- STATED TASK: Find every line in the records that contains the word "instances" and copy each one out. Case counts.
-- START RECORDS --
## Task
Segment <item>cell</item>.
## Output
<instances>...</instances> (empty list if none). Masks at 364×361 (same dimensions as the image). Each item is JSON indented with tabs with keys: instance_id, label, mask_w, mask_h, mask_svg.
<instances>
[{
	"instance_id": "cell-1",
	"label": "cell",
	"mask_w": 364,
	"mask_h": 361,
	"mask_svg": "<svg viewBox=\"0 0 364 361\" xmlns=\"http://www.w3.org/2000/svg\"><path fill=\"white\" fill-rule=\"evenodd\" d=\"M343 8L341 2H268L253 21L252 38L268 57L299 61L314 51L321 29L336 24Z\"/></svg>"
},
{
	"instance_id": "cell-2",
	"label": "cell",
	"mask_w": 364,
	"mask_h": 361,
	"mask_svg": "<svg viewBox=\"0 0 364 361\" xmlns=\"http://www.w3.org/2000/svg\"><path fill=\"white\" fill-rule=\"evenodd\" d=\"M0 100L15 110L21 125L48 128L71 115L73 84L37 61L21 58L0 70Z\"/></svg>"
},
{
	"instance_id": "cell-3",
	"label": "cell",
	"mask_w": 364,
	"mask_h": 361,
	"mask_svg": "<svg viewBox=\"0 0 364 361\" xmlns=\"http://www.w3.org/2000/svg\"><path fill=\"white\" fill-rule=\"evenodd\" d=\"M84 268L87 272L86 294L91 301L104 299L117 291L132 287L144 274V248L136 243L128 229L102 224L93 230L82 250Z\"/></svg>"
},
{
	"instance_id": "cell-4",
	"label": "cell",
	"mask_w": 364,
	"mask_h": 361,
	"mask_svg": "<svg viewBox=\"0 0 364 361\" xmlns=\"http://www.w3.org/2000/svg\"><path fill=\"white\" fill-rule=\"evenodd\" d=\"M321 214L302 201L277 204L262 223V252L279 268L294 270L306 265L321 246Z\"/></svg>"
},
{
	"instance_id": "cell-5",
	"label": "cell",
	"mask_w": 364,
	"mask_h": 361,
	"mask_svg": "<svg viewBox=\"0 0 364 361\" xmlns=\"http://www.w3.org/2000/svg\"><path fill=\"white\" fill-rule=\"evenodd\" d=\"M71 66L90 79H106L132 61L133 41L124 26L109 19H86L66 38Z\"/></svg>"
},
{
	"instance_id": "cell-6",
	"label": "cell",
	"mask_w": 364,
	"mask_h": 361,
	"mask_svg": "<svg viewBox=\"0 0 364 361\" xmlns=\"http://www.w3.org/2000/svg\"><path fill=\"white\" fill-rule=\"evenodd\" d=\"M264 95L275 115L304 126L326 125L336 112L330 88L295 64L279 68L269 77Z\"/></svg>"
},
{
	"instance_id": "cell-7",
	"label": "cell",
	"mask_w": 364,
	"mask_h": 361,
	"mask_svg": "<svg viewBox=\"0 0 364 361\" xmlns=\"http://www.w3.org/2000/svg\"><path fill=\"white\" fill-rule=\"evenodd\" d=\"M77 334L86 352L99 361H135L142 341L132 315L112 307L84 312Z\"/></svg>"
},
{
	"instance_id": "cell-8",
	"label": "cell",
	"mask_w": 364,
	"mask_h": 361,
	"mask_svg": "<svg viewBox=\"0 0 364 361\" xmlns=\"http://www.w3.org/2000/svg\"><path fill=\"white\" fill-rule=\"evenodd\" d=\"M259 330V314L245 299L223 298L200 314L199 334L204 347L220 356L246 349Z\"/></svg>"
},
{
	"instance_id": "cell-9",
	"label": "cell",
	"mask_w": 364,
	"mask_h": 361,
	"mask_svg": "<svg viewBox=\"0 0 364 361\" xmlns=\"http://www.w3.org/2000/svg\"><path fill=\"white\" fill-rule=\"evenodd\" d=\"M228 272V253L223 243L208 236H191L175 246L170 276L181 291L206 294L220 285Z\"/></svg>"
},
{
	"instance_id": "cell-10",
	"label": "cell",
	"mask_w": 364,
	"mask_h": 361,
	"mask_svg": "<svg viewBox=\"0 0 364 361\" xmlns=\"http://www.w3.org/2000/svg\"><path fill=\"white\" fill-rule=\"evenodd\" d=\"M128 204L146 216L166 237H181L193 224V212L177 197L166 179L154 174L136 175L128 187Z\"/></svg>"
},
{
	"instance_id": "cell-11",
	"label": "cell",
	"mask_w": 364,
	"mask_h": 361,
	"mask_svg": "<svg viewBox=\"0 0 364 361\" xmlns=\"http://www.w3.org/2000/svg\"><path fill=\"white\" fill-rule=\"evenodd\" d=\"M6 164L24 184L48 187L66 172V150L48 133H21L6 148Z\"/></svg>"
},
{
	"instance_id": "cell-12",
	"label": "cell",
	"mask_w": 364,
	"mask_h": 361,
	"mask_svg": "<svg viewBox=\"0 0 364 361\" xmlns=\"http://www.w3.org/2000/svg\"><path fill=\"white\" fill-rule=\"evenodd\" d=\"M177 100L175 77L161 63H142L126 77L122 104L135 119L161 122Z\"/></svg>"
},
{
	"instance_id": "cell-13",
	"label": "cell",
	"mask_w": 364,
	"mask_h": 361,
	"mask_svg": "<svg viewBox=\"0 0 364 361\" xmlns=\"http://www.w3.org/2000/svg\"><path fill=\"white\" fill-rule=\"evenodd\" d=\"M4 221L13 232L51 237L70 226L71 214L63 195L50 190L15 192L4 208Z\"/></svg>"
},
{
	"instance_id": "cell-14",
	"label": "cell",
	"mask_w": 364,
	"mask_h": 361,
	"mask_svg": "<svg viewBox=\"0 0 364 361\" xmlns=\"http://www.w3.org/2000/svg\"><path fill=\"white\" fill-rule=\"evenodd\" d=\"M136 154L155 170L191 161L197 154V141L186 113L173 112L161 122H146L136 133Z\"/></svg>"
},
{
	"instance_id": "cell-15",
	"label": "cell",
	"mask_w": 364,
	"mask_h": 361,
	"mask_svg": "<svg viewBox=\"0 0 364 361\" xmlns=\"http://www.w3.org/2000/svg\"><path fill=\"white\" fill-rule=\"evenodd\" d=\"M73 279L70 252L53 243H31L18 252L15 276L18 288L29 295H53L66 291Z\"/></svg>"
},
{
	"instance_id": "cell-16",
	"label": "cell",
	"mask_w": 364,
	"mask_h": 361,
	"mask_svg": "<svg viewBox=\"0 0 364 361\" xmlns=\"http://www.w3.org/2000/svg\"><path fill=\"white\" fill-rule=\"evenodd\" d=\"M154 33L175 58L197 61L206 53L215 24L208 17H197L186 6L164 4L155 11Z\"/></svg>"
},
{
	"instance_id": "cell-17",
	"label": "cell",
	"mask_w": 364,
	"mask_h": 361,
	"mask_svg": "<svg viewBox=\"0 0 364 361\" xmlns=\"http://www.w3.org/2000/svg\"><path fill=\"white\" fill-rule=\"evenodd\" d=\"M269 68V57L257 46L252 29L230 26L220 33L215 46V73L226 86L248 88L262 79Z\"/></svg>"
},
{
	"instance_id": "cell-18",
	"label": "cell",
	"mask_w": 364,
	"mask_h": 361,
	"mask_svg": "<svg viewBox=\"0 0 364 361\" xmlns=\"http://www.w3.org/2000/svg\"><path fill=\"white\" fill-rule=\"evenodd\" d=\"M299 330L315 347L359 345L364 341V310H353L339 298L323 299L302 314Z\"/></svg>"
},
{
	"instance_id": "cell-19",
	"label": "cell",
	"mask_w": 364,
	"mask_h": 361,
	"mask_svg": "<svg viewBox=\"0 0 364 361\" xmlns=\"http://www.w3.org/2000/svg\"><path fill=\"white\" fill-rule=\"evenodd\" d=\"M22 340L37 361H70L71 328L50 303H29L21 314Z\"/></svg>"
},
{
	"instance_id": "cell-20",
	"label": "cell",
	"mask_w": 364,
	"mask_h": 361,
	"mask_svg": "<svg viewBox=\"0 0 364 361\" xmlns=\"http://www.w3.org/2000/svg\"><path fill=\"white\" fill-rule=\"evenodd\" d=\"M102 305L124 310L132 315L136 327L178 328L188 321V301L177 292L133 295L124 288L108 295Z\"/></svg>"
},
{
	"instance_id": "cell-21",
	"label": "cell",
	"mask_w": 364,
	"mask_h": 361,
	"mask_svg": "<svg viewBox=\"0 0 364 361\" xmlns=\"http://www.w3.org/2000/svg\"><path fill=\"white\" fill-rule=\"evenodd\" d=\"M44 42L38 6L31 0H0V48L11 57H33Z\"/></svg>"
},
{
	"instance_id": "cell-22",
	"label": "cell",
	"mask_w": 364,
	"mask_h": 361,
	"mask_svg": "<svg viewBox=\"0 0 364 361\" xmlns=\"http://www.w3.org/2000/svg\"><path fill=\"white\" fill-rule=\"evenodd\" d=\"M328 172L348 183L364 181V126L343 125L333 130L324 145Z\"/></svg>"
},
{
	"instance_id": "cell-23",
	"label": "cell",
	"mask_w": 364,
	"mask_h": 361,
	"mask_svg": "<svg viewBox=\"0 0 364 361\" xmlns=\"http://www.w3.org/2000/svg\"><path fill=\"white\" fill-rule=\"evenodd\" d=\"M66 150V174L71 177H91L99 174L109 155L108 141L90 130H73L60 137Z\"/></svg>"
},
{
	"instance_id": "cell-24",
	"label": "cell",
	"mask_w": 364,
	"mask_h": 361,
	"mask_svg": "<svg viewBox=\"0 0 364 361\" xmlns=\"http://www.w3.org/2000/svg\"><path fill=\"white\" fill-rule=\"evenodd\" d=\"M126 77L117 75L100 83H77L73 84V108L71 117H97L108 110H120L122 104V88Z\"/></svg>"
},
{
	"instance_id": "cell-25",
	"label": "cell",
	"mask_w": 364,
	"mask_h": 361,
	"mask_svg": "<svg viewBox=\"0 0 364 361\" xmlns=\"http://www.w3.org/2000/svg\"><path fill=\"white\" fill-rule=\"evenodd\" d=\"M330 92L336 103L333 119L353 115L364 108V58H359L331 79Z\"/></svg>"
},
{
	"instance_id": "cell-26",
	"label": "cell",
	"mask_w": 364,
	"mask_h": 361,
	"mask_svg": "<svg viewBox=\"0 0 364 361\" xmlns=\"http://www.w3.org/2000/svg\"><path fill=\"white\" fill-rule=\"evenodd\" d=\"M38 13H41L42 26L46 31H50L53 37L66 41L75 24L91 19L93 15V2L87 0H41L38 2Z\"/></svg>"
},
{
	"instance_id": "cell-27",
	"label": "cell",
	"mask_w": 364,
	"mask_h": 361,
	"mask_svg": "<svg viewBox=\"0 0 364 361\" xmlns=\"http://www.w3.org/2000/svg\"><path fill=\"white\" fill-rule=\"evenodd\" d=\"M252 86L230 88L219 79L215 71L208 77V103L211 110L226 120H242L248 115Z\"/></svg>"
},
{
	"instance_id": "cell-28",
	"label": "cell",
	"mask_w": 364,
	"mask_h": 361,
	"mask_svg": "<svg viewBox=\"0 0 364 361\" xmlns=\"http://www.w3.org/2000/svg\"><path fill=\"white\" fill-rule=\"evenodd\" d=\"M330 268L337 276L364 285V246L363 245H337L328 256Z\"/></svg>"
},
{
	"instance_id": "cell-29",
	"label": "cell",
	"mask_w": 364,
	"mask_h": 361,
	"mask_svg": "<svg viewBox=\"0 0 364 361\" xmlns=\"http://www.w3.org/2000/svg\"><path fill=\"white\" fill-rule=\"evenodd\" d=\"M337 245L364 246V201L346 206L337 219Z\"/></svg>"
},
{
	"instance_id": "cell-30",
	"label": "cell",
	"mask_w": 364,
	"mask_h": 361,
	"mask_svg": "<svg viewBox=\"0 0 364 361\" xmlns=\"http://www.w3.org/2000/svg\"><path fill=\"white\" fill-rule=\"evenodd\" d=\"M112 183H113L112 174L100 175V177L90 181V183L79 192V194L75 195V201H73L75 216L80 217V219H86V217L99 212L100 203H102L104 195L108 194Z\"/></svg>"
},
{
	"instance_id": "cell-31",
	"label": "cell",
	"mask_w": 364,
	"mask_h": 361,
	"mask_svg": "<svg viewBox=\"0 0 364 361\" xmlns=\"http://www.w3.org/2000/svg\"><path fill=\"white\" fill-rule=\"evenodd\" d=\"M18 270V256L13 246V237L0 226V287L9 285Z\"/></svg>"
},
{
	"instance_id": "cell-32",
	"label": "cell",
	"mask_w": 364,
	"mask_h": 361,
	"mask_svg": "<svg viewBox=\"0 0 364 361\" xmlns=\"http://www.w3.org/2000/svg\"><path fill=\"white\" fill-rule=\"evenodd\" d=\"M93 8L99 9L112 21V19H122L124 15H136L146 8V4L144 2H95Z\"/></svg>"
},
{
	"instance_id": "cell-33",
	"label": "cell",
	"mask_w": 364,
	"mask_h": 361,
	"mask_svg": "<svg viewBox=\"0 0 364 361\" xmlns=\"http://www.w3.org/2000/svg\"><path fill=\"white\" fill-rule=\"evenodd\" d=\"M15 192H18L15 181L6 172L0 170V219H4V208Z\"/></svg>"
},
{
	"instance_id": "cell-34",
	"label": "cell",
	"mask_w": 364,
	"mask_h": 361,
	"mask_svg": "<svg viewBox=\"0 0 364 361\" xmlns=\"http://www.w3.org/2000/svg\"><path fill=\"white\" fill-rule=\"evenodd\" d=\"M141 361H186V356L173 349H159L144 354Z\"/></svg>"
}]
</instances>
-- END RECORDS --
- FINAL ANSWER:
<instances>...</instances> (empty list if none). Masks at 364×361 (same dimensions as the image). Each item is JSON indented with tabs with keys: instance_id, label, mask_w, mask_h, mask_svg.
<instances>
</instances>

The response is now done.